-------- Text extract

There’s another purpose here. It’s in verse 4. He chose us in Him before the foundation of the world, that we should be HOLY AND BLAMELESS. He didn’t pick us because we were holy and blameless. But that’s His purpose for us. Yes, in the new heavens and new earth. 1 John 3:2 says, “We shall be like him, because we shall see him as he is.” That’s His purpose for us.
But He also wants to see that progressively in us now. “Holy” is put more positively. He wants us to more and more look different, more and more like Him. “Blameless” describes it more negatively. He wants to trim all the stuff that doesn’t look like Him away from us.
Not just later, but now. One direction our mind goes when we think about these things is: “Am I chosen?” Do you have a longing for Christ in your heart? And do you see Him transforming your life? If you have neither of those things - even in the tiniest measure, you have to question things. God’s agenda for His children is to overwhelm them with His love and have that seen overflowing in their lives.
If you’ve ever spent much time with kids, they ask a lot of questions. Every question leads to another “why.” Right? Why is the grass green? It’s spring. Why? Chlorophyl. “Why?” It has to do with the sun. Why? It rotates on an axis. Why? Finally, I usually say, “Go ask your Mother.” Or I just say, “Because.” But whys lead to more whys, right? That’s what we see here. Why does the Lord do all of this? We’ve seen, “in love.” But why?
There’s a deeper “why” here. Look at verse 5. He predestined us for adoption through Jesus ACCORDING TO THE PURPOSE OF HIS WILL. Why did God do this? It was according to His purpose. He wanted to. That’s really all we get. Look at verse 11. “In him we have obtained an inheritance, having been predestined according to the purpose of him who works all things according to the counsel of His will.” God works everything in the world according to His will. That’s His providence. He governs over all His creation. Things happen the way He wants. But it’s also the same with salvation, with His election. Those who are in Christ are there because of His purposes, because of His will.
That means it’s not ultimately because of our will. You may say, “Well, I chose Him.” That may be true, but something happened before that choice. What’s true of Christ’s disciples is true also of us.
John 15:16 You did not choose me, but I chose you and appointed you that you should go and bear fruit and that your fruit should abide, so that whatever you ask the Father in my name, he may give it to you.

----------------
-------- Supplied entries

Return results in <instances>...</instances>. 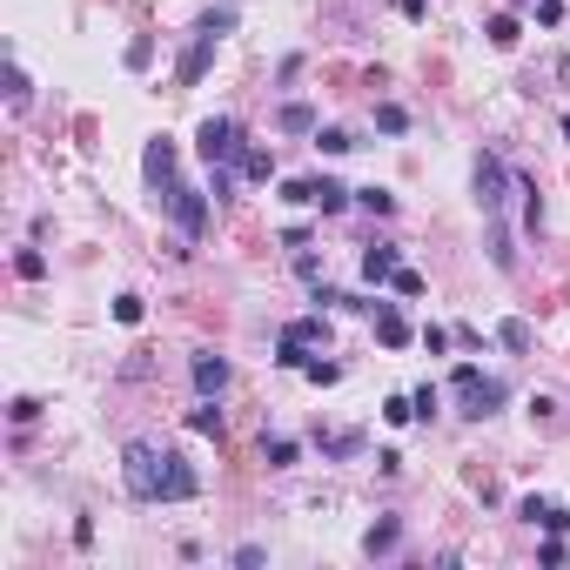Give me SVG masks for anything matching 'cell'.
I'll return each instance as SVG.
<instances>
[{
  "label": "cell",
  "instance_id": "cell-3",
  "mask_svg": "<svg viewBox=\"0 0 570 570\" xmlns=\"http://www.w3.org/2000/svg\"><path fill=\"white\" fill-rule=\"evenodd\" d=\"M511 195H517V168L503 162L496 148H483L477 154V209L483 215H503V202H511Z\"/></svg>",
  "mask_w": 570,
  "mask_h": 570
},
{
  "label": "cell",
  "instance_id": "cell-9",
  "mask_svg": "<svg viewBox=\"0 0 570 570\" xmlns=\"http://www.w3.org/2000/svg\"><path fill=\"white\" fill-rule=\"evenodd\" d=\"M188 376H195V396H222V390H228V356L202 349V356L188 362Z\"/></svg>",
  "mask_w": 570,
  "mask_h": 570
},
{
  "label": "cell",
  "instance_id": "cell-12",
  "mask_svg": "<svg viewBox=\"0 0 570 570\" xmlns=\"http://www.w3.org/2000/svg\"><path fill=\"white\" fill-rule=\"evenodd\" d=\"M282 343H296V349H329V315L315 309V315H296L282 329Z\"/></svg>",
  "mask_w": 570,
  "mask_h": 570
},
{
  "label": "cell",
  "instance_id": "cell-10",
  "mask_svg": "<svg viewBox=\"0 0 570 570\" xmlns=\"http://www.w3.org/2000/svg\"><path fill=\"white\" fill-rule=\"evenodd\" d=\"M396 269H403V256H396V241H369V249H362V282H369V289H383V282H390Z\"/></svg>",
  "mask_w": 570,
  "mask_h": 570
},
{
  "label": "cell",
  "instance_id": "cell-27",
  "mask_svg": "<svg viewBox=\"0 0 570 570\" xmlns=\"http://www.w3.org/2000/svg\"><path fill=\"white\" fill-rule=\"evenodd\" d=\"M141 315H148V302H141V296H115V322H128V329H135Z\"/></svg>",
  "mask_w": 570,
  "mask_h": 570
},
{
  "label": "cell",
  "instance_id": "cell-34",
  "mask_svg": "<svg viewBox=\"0 0 570 570\" xmlns=\"http://www.w3.org/2000/svg\"><path fill=\"white\" fill-rule=\"evenodd\" d=\"M423 349H430V356H443V349H450V329H436V322H430V329H423Z\"/></svg>",
  "mask_w": 570,
  "mask_h": 570
},
{
  "label": "cell",
  "instance_id": "cell-13",
  "mask_svg": "<svg viewBox=\"0 0 570 570\" xmlns=\"http://www.w3.org/2000/svg\"><path fill=\"white\" fill-rule=\"evenodd\" d=\"M235 175H241V181H275V148H262V141H241Z\"/></svg>",
  "mask_w": 570,
  "mask_h": 570
},
{
  "label": "cell",
  "instance_id": "cell-29",
  "mask_svg": "<svg viewBox=\"0 0 570 570\" xmlns=\"http://www.w3.org/2000/svg\"><path fill=\"white\" fill-rule=\"evenodd\" d=\"M7 416H14V423H20V430H28V423H34V416H41V403H34V396H14V403H7Z\"/></svg>",
  "mask_w": 570,
  "mask_h": 570
},
{
  "label": "cell",
  "instance_id": "cell-8",
  "mask_svg": "<svg viewBox=\"0 0 570 570\" xmlns=\"http://www.w3.org/2000/svg\"><path fill=\"white\" fill-rule=\"evenodd\" d=\"M141 175H148L154 195H168V188H175V141H168V135L148 141V154H141Z\"/></svg>",
  "mask_w": 570,
  "mask_h": 570
},
{
  "label": "cell",
  "instance_id": "cell-7",
  "mask_svg": "<svg viewBox=\"0 0 570 570\" xmlns=\"http://www.w3.org/2000/svg\"><path fill=\"white\" fill-rule=\"evenodd\" d=\"M195 148H202V162H235V154H241V128L228 115H209L195 128Z\"/></svg>",
  "mask_w": 570,
  "mask_h": 570
},
{
  "label": "cell",
  "instance_id": "cell-4",
  "mask_svg": "<svg viewBox=\"0 0 570 570\" xmlns=\"http://www.w3.org/2000/svg\"><path fill=\"white\" fill-rule=\"evenodd\" d=\"M450 383H456V396H463V416H470V423L496 416V409H503V396H511L503 383H496V376H483L477 362H463V369H456Z\"/></svg>",
  "mask_w": 570,
  "mask_h": 570
},
{
  "label": "cell",
  "instance_id": "cell-14",
  "mask_svg": "<svg viewBox=\"0 0 570 570\" xmlns=\"http://www.w3.org/2000/svg\"><path fill=\"white\" fill-rule=\"evenodd\" d=\"M517 517H524V524H537V530H564V524H570L564 503H550V496H524V503H517Z\"/></svg>",
  "mask_w": 570,
  "mask_h": 570
},
{
  "label": "cell",
  "instance_id": "cell-5",
  "mask_svg": "<svg viewBox=\"0 0 570 570\" xmlns=\"http://www.w3.org/2000/svg\"><path fill=\"white\" fill-rule=\"evenodd\" d=\"M282 202L289 209H322V215H343L349 209V188L336 175H302V181H282Z\"/></svg>",
  "mask_w": 570,
  "mask_h": 570
},
{
  "label": "cell",
  "instance_id": "cell-20",
  "mask_svg": "<svg viewBox=\"0 0 570 570\" xmlns=\"http://www.w3.org/2000/svg\"><path fill=\"white\" fill-rule=\"evenodd\" d=\"M483 34H490V47H517V41H524L517 14H490V20H483Z\"/></svg>",
  "mask_w": 570,
  "mask_h": 570
},
{
  "label": "cell",
  "instance_id": "cell-35",
  "mask_svg": "<svg viewBox=\"0 0 570 570\" xmlns=\"http://www.w3.org/2000/svg\"><path fill=\"white\" fill-rule=\"evenodd\" d=\"M409 403H416V416H423V423H430V416H436V390H430V383H423V390H416V396H409Z\"/></svg>",
  "mask_w": 570,
  "mask_h": 570
},
{
  "label": "cell",
  "instance_id": "cell-11",
  "mask_svg": "<svg viewBox=\"0 0 570 570\" xmlns=\"http://www.w3.org/2000/svg\"><path fill=\"white\" fill-rule=\"evenodd\" d=\"M369 322H376V343H383V349H409V315L396 309V302H376Z\"/></svg>",
  "mask_w": 570,
  "mask_h": 570
},
{
  "label": "cell",
  "instance_id": "cell-33",
  "mask_svg": "<svg viewBox=\"0 0 570 570\" xmlns=\"http://www.w3.org/2000/svg\"><path fill=\"white\" fill-rule=\"evenodd\" d=\"M530 14H537V28H557V20H564V7H557V0H537Z\"/></svg>",
  "mask_w": 570,
  "mask_h": 570
},
{
  "label": "cell",
  "instance_id": "cell-24",
  "mask_svg": "<svg viewBox=\"0 0 570 570\" xmlns=\"http://www.w3.org/2000/svg\"><path fill=\"white\" fill-rule=\"evenodd\" d=\"M14 275H20V282H41V275H47V256H41V249H20V256H14Z\"/></svg>",
  "mask_w": 570,
  "mask_h": 570
},
{
  "label": "cell",
  "instance_id": "cell-16",
  "mask_svg": "<svg viewBox=\"0 0 570 570\" xmlns=\"http://www.w3.org/2000/svg\"><path fill=\"white\" fill-rule=\"evenodd\" d=\"M396 543H403V524H396V517H383V524L362 530V550H369V557H390Z\"/></svg>",
  "mask_w": 570,
  "mask_h": 570
},
{
  "label": "cell",
  "instance_id": "cell-36",
  "mask_svg": "<svg viewBox=\"0 0 570 570\" xmlns=\"http://www.w3.org/2000/svg\"><path fill=\"white\" fill-rule=\"evenodd\" d=\"M396 7H403V20H423V14H430V0H396Z\"/></svg>",
  "mask_w": 570,
  "mask_h": 570
},
{
  "label": "cell",
  "instance_id": "cell-32",
  "mask_svg": "<svg viewBox=\"0 0 570 570\" xmlns=\"http://www.w3.org/2000/svg\"><path fill=\"white\" fill-rule=\"evenodd\" d=\"M148 60H154V41H148V34H141V41H128V67H148Z\"/></svg>",
  "mask_w": 570,
  "mask_h": 570
},
{
  "label": "cell",
  "instance_id": "cell-23",
  "mask_svg": "<svg viewBox=\"0 0 570 570\" xmlns=\"http://www.w3.org/2000/svg\"><path fill=\"white\" fill-rule=\"evenodd\" d=\"M376 128H383V135H403V128H409V107L403 101H383V107H376Z\"/></svg>",
  "mask_w": 570,
  "mask_h": 570
},
{
  "label": "cell",
  "instance_id": "cell-22",
  "mask_svg": "<svg viewBox=\"0 0 570 570\" xmlns=\"http://www.w3.org/2000/svg\"><path fill=\"white\" fill-rule=\"evenodd\" d=\"M302 376H309L315 390H329V383H343V362H322V356H309V362H302Z\"/></svg>",
  "mask_w": 570,
  "mask_h": 570
},
{
  "label": "cell",
  "instance_id": "cell-1",
  "mask_svg": "<svg viewBox=\"0 0 570 570\" xmlns=\"http://www.w3.org/2000/svg\"><path fill=\"white\" fill-rule=\"evenodd\" d=\"M121 483L135 503H195L202 496V470L181 450H162V443H128L121 450Z\"/></svg>",
  "mask_w": 570,
  "mask_h": 570
},
{
  "label": "cell",
  "instance_id": "cell-18",
  "mask_svg": "<svg viewBox=\"0 0 570 570\" xmlns=\"http://www.w3.org/2000/svg\"><path fill=\"white\" fill-rule=\"evenodd\" d=\"M188 430H195V436H222V409H215V396H202V403L188 409Z\"/></svg>",
  "mask_w": 570,
  "mask_h": 570
},
{
  "label": "cell",
  "instance_id": "cell-15",
  "mask_svg": "<svg viewBox=\"0 0 570 570\" xmlns=\"http://www.w3.org/2000/svg\"><path fill=\"white\" fill-rule=\"evenodd\" d=\"M496 343L511 349V356H530V343H537V329H530L524 315H503V322H496Z\"/></svg>",
  "mask_w": 570,
  "mask_h": 570
},
{
  "label": "cell",
  "instance_id": "cell-17",
  "mask_svg": "<svg viewBox=\"0 0 570 570\" xmlns=\"http://www.w3.org/2000/svg\"><path fill=\"white\" fill-rule=\"evenodd\" d=\"M275 121H282V135H315V128H322L309 101H282V115H275Z\"/></svg>",
  "mask_w": 570,
  "mask_h": 570
},
{
  "label": "cell",
  "instance_id": "cell-6",
  "mask_svg": "<svg viewBox=\"0 0 570 570\" xmlns=\"http://www.w3.org/2000/svg\"><path fill=\"white\" fill-rule=\"evenodd\" d=\"M209 202L215 195H202V188H188V181H175V188L162 195V209H168V222L181 228V241H202V235H209Z\"/></svg>",
  "mask_w": 570,
  "mask_h": 570
},
{
  "label": "cell",
  "instance_id": "cell-26",
  "mask_svg": "<svg viewBox=\"0 0 570 570\" xmlns=\"http://www.w3.org/2000/svg\"><path fill=\"white\" fill-rule=\"evenodd\" d=\"M356 202H362L369 215H396V195H390V188H356Z\"/></svg>",
  "mask_w": 570,
  "mask_h": 570
},
{
  "label": "cell",
  "instance_id": "cell-21",
  "mask_svg": "<svg viewBox=\"0 0 570 570\" xmlns=\"http://www.w3.org/2000/svg\"><path fill=\"white\" fill-rule=\"evenodd\" d=\"M296 443H289V436H269V443H262V463H269V470H296Z\"/></svg>",
  "mask_w": 570,
  "mask_h": 570
},
{
  "label": "cell",
  "instance_id": "cell-25",
  "mask_svg": "<svg viewBox=\"0 0 570 570\" xmlns=\"http://www.w3.org/2000/svg\"><path fill=\"white\" fill-rule=\"evenodd\" d=\"M315 148L322 154H349L356 141H349V128H315Z\"/></svg>",
  "mask_w": 570,
  "mask_h": 570
},
{
  "label": "cell",
  "instance_id": "cell-19",
  "mask_svg": "<svg viewBox=\"0 0 570 570\" xmlns=\"http://www.w3.org/2000/svg\"><path fill=\"white\" fill-rule=\"evenodd\" d=\"M315 443H322V456H362V430H329Z\"/></svg>",
  "mask_w": 570,
  "mask_h": 570
},
{
  "label": "cell",
  "instance_id": "cell-30",
  "mask_svg": "<svg viewBox=\"0 0 570 570\" xmlns=\"http://www.w3.org/2000/svg\"><path fill=\"white\" fill-rule=\"evenodd\" d=\"M383 416H390V423H416V403H409V396H390V403H383Z\"/></svg>",
  "mask_w": 570,
  "mask_h": 570
},
{
  "label": "cell",
  "instance_id": "cell-2",
  "mask_svg": "<svg viewBox=\"0 0 570 570\" xmlns=\"http://www.w3.org/2000/svg\"><path fill=\"white\" fill-rule=\"evenodd\" d=\"M228 28H235V7H209V14L195 20V34H188V47H181V60H175V88H202V75H209V60H215Z\"/></svg>",
  "mask_w": 570,
  "mask_h": 570
},
{
  "label": "cell",
  "instance_id": "cell-28",
  "mask_svg": "<svg viewBox=\"0 0 570 570\" xmlns=\"http://www.w3.org/2000/svg\"><path fill=\"white\" fill-rule=\"evenodd\" d=\"M390 289H396L403 302H416V296H423V275H416V269H396V275H390Z\"/></svg>",
  "mask_w": 570,
  "mask_h": 570
},
{
  "label": "cell",
  "instance_id": "cell-31",
  "mask_svg": "<svg viewBox=\"0 0 570 570\" xmlns=\"http://www.w3.org/2000/svg\"><path fill=\"white\" fill-rule=\"evenodd\" d=\"M7 101L28 107V75H20V67H7Z\"/></svg>",
  "mask_w": 570,
  "mask_h": 570
}]
</instances>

----------------

Tasks to complete -
[A] In the sermon excerpt, which word describes God's purpose more negatively?
[B] Say whether each statement agrees with the sermon excerpt, giving yes or no and quoting the deciding words: (i) God chose believers because they were holy and blameless. (ii) God works everything in the world according to His will. (iii) The verse quoted from John 15:16 says the disciples chose Christ.
[C] Duplicate the part of the sermon excerpt that opens with the words containing "Not just later, but" and closes with "in their lives.".
The data are not required.

Replies -
[A] "Blameless."

[B]
(i) No: "He didn’t pick us because we were holy and blameless."
(ii) Yes: "God works everything in the world according to His will."
(iii) No: "You did not choose me, but I chose you"

[C]
Not just later, but now. One direction our mind goes when we think about these things is: “Am I chosen?” Do you have a longing for Christ in your heart? And do you see Him transforming your life? If you have neither of those things - even in the tiniest measure, you have to question things. God’s agenda for His children is to overwhelm them with His love and have that seen overflowing in their lives.